Correio do Minho

Braga, sexta-feira

O Método Escutista

Amarelos há muitos...

Escreve quem sabe

2012-01-27 às 06h00

Carlos Alberto Pereira

Sendo o Escutismo um movimento de dimensão mundial, pois está presente em 216 países, nos 5 continentes e ultrapassando os 25 milhões de jovens, interessa saber porque jovens de sociedades e culturas tão diferentes se sentem tão próximo uns dos outros.
O facto integrarem um movimento de educação não formal animados por valores comuns poderá não explicar tudo, por isso, Baden-Powell desenhou o Método Escutista, sistema de autoeducação progressiva que tem o seu princípio basilar na expressão de B.-P.: “pergunta ao jovem”. Este é o elemento chave de toda a pedagogia escutista, coloca a criança ou o jovem no centro de toda a ação educativa, no respeito pelas suas aspirações, ritmo e necessidades, atribuindo ao educador o papel de acompanhador e enriquecedor do projeto que lhe confiaram.
O fundador definiu 7 elementos chave para caraterizar este método de autoeducação:

Lei e Promessa - conjunto de valores que permitirão aos jovens um alargamento dos horizontes na construção de uma personalidade cívica e religiosa cada vez mais forte, justa e so-lidária.
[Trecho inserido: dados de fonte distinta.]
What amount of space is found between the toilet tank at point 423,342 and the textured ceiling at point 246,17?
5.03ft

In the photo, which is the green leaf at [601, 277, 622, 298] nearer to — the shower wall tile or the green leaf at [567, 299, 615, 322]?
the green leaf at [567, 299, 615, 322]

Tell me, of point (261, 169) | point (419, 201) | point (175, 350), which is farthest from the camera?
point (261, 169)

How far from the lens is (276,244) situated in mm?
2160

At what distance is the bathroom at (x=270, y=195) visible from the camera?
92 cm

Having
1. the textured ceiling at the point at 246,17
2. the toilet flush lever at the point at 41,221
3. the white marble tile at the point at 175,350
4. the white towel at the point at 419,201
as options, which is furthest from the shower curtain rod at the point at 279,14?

Mística e Simbologia - percursos que ajudam as crianças e os jovens a transportarem-se da imaginação à realidade, mas também a projetarem a realidade à luz dos seus sonhos de felicidade assente no bem estar comum. A final, os heróis de ontem são feitos da mesma “massa” que todos nós.

Vida na Natureza - para o escuteiro, no dizer do fundador: “A floresta é, simultaneamente, um laboratório, um clube e um templo”. Um laboratório porque é o local onde se aprende pela observação e pelas experiências vividas, um clube porque é um espaço de partilha de ideias, de visões e de assunção de responsabilidades individuais e coletivas, finalmente um templo porque é o lugar onde se descobre a obra de Deus e se estabelece uma relação de vida com o Criador.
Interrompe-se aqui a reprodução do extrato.